As filed with the Securities and Exchange Commission on July 7, 2020
Registration Statement No. 333-225363
UNITED STATES
SECURITIES AND EXCHANGE COMMISSION
Washington, D.C. 20549
POST-EFFECTIVE AMENDMENT NO. 1 TO |
FORM S-8 |
REGISTRATION STATEMENT UNDER THE SECURITIES ACT OF 1933 |
IMV INC.
(Exact Name of Registrant as Specified In Its Charter)
Canada | | Not applicable |
(State or other jurisdiction of incorporation or organization) | | (I.R.S. Employer Identification No.) |
| | |
130 Eileen Stubbs Avenue, Suite 19 Dartmouth, Nova Scotia Canada | | B3B 2C4 |
(Address of Principal Executive Offices) | | (Zip Code) |
IMV Inc. Amended Stock Option Plan
IMV Inc. Amended Deferred Share Unit Plan
(Full title of the plan)
C T Corporation System
28 Liberty Street
New York, NY 10005
(Name and address of agent for service)
(212) 894-8800
(Telephone number, including area code, of agent for service)

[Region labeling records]
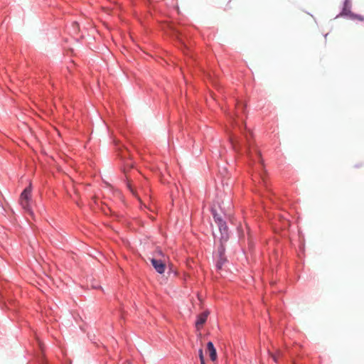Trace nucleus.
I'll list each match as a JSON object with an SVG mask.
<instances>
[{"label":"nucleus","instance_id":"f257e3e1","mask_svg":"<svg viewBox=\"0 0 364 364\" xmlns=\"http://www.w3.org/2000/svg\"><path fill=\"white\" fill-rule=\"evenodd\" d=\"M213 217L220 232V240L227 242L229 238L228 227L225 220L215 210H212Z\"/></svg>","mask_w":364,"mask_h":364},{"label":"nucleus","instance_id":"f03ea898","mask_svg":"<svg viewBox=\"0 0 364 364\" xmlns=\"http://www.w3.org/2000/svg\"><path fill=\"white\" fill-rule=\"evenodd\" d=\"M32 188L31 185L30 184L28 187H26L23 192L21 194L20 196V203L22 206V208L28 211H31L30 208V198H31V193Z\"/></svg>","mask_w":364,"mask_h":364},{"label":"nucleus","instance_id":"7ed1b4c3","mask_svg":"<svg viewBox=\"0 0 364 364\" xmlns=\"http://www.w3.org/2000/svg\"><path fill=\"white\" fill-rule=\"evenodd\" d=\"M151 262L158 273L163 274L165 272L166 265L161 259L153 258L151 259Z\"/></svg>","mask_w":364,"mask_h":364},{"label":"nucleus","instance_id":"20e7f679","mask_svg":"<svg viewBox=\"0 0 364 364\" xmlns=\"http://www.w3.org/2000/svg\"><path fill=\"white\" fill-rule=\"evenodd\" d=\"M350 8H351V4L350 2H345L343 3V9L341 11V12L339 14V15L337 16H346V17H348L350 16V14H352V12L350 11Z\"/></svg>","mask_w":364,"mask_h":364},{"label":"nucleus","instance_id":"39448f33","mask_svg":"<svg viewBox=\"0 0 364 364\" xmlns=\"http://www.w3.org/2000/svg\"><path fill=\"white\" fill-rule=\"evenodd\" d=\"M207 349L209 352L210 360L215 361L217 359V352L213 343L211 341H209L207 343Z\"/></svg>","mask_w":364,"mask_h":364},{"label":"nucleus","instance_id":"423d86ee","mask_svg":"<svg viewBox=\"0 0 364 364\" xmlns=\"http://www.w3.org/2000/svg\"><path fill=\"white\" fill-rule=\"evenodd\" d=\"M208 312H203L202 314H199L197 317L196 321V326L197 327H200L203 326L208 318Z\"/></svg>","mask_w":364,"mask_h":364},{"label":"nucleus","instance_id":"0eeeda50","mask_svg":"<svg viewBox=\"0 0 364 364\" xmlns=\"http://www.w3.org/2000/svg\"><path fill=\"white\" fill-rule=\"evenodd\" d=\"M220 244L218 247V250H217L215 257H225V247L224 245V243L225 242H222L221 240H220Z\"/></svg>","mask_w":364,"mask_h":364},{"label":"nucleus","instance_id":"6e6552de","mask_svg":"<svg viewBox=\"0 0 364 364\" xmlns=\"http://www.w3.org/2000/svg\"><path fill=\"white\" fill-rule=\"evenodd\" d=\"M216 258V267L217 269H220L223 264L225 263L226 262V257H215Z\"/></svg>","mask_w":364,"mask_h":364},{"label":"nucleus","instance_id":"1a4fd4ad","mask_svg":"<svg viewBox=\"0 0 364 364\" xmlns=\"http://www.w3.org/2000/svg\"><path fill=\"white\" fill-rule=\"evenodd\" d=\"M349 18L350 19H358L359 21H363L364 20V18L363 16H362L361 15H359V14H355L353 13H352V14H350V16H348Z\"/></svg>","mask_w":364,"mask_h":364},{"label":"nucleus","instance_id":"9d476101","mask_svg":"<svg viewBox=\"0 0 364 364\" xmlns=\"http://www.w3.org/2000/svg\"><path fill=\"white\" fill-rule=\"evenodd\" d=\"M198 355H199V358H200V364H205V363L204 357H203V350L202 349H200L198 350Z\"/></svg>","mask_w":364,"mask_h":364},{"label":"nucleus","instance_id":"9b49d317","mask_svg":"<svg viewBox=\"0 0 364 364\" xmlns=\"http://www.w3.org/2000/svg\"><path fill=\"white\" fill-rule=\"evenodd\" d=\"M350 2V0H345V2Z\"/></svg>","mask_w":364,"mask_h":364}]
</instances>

- Written tasks
A: From the registration statement cover page, extract the passage from "Canada | | Not" up to and including "of the plan)".
B: According to the registration statement cover page, who is named as the agent for service?

- The solutions
A:
Canada | | Not applicable |
(State or other jurisdiction of incorporation or organization) | | (I.R.S. Employer Identification No.) |
| | |
130 Eileen Stubbs Avenue, Suite 19 Dartmouth, Nova Scotia Canada | | B3B 2C4 |
(Address of Principal Executive Offices) | | (Zip Code) |
IMV Inc. Amended Stock Option Plan
IMV Inc. Amended Deferred Share Unit Plan
(Full title of the plan)

B: C T Corporation System